EXERCISE BRIEF: Every entry needs to be written out again exactly, with its pictures removed.

==================================================

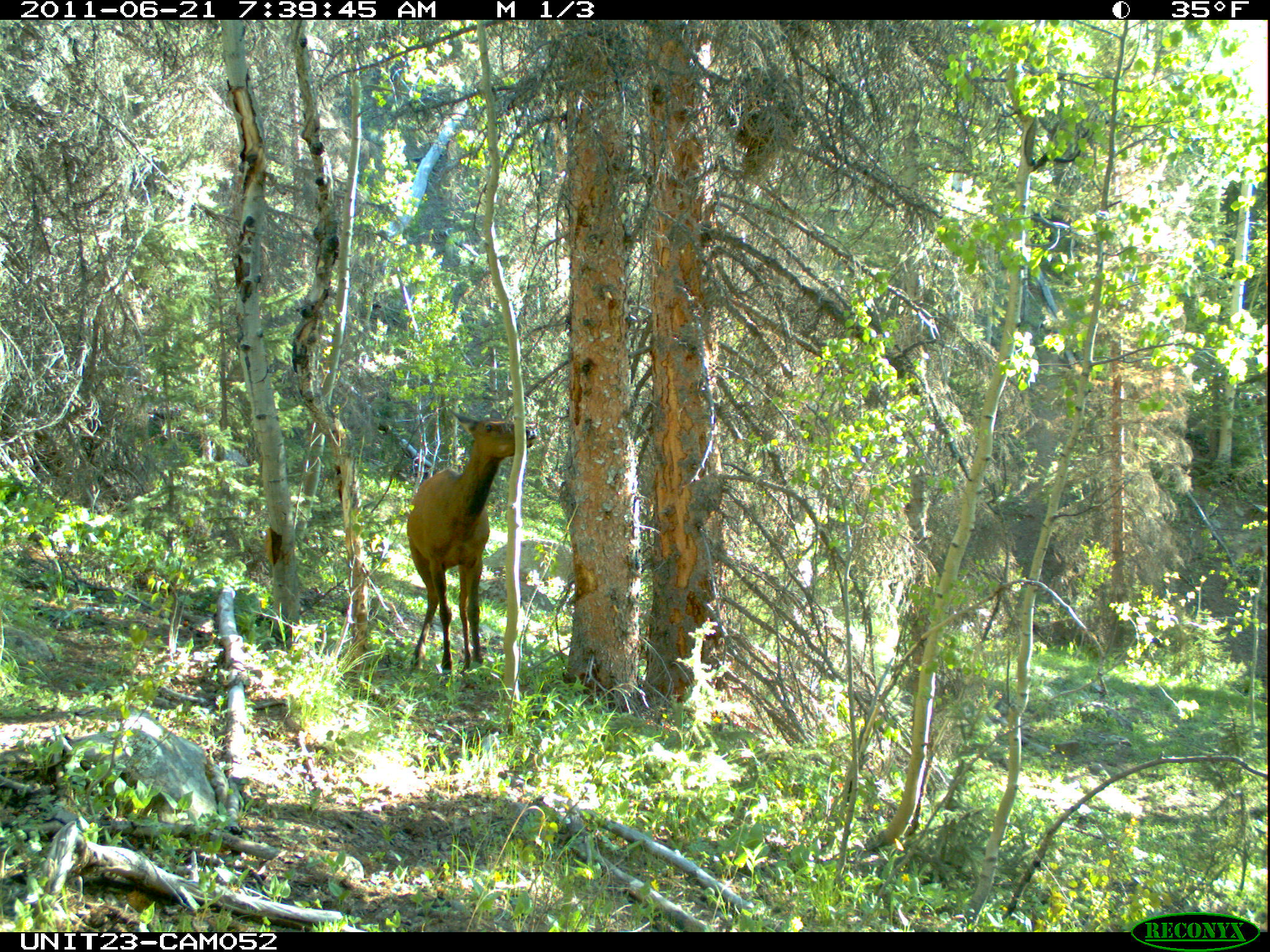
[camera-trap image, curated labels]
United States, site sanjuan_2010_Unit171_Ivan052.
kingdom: Animalia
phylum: Chordata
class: Mammalia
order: Artiodactyla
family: Cervidae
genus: Cervus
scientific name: Cervus elaphus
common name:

==================================================

RESPONSE:
[camera-trap image, curated labels]
United States, site sanjuan_2010_Unit171_Ivan052.
kingdom: Animalia
phylum: Chordata
class: Mammalia
order: Artiodactyla
family: Cervidae
genus: Cervus
scientific name: Cervus elaphus
common name:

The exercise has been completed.